----- Material provided

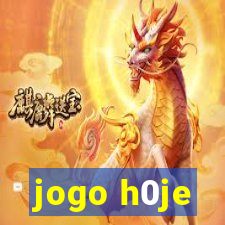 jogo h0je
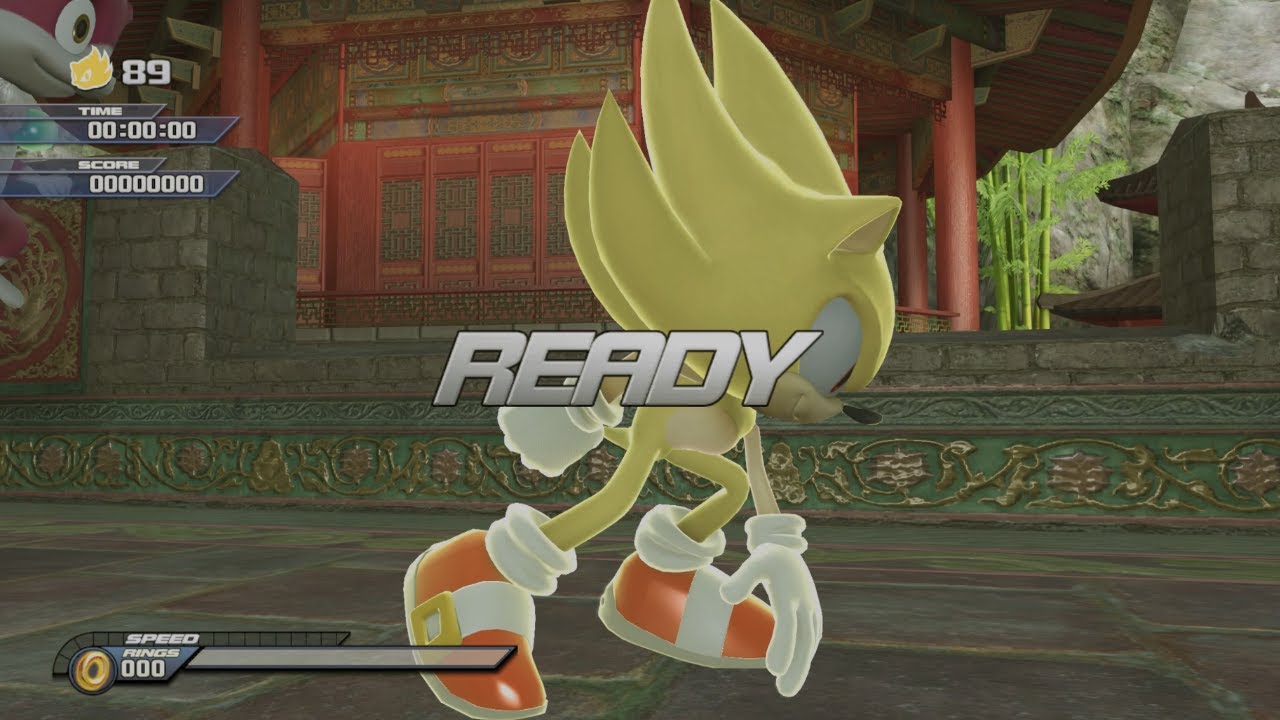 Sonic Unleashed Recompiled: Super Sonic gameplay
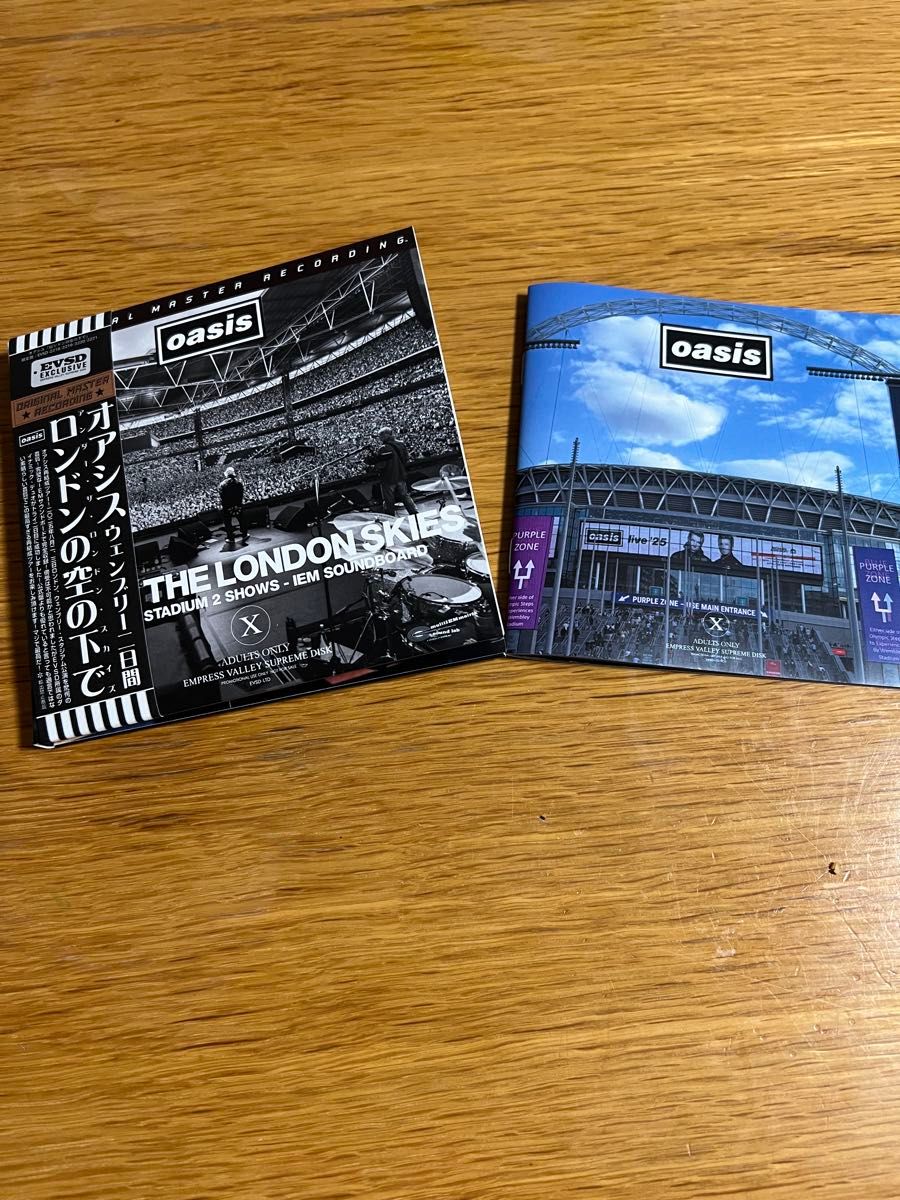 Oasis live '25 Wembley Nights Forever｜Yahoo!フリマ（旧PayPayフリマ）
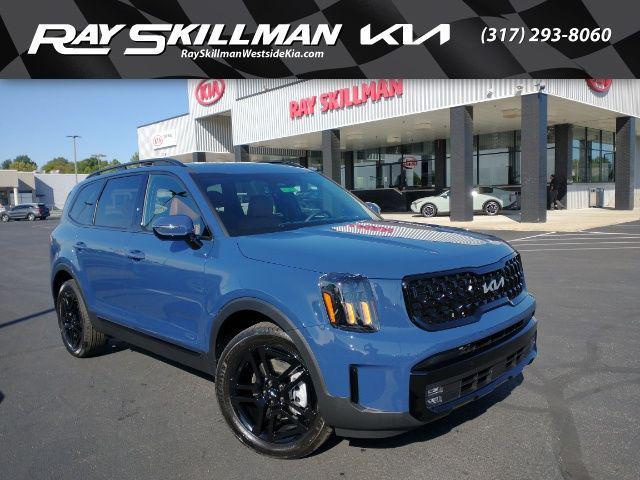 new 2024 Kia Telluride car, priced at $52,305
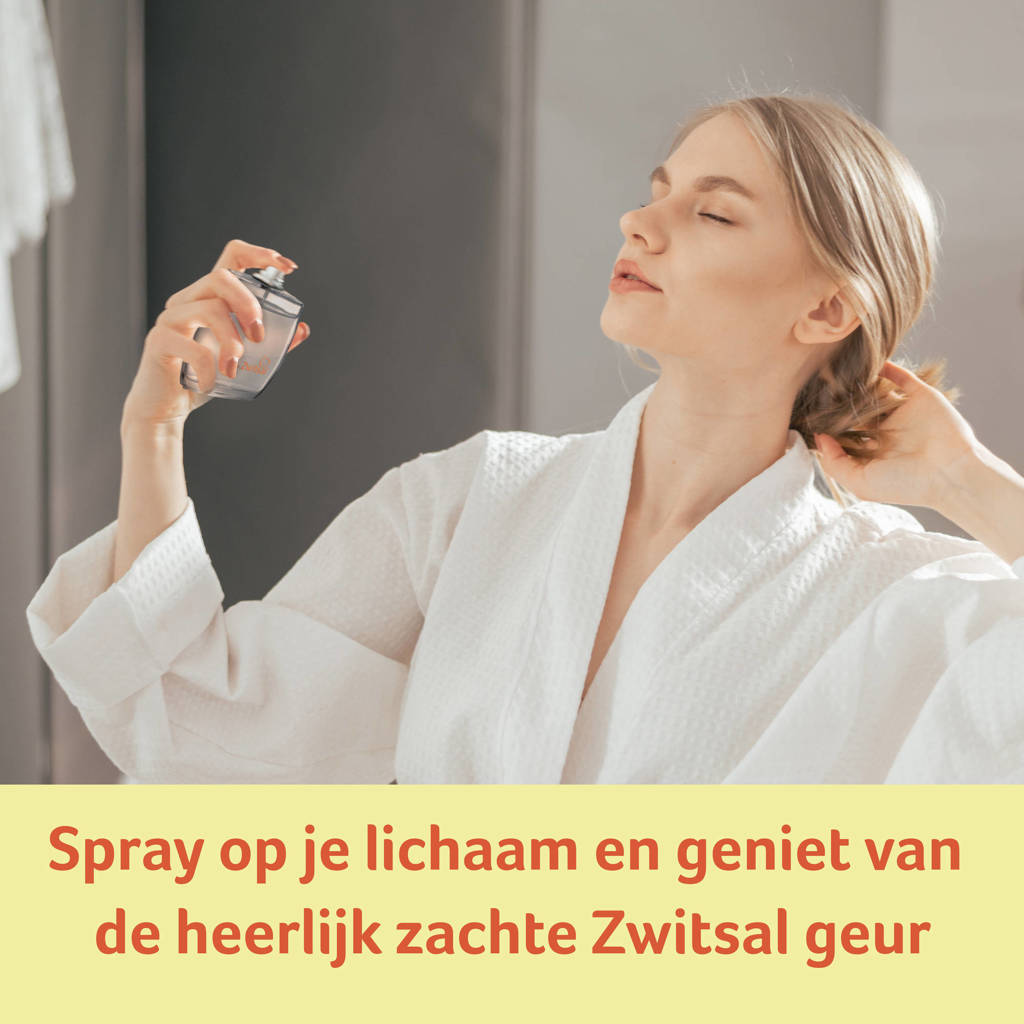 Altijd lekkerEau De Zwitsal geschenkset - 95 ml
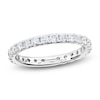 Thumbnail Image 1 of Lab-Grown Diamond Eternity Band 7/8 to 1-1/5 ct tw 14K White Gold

----------
----- Material provided

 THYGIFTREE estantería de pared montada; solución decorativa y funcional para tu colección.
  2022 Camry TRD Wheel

----------

Among the entries above, take the line with "Sonic Unleashed Recompiled: Super", the line with "Thumbnail Image 1", and all the lines between them, and restate them word for word without pictures.

 Sonic Unleashed Recompiled: Super Sonic gameplay
 Oasis live '25 Wembley Nights Forever｜Yahoo!フリマ（旧PayPayフリマ）
 new 2024 Kia Telluride car, priced at $52,305
 Altijd lekkerEau De Zwitsal geschenkset - 95 ml
 Thumbnail Image 1 of Lab-Grown Diamond Eternity Band 7/8 to 1-1/5 ct tw 14K White Gold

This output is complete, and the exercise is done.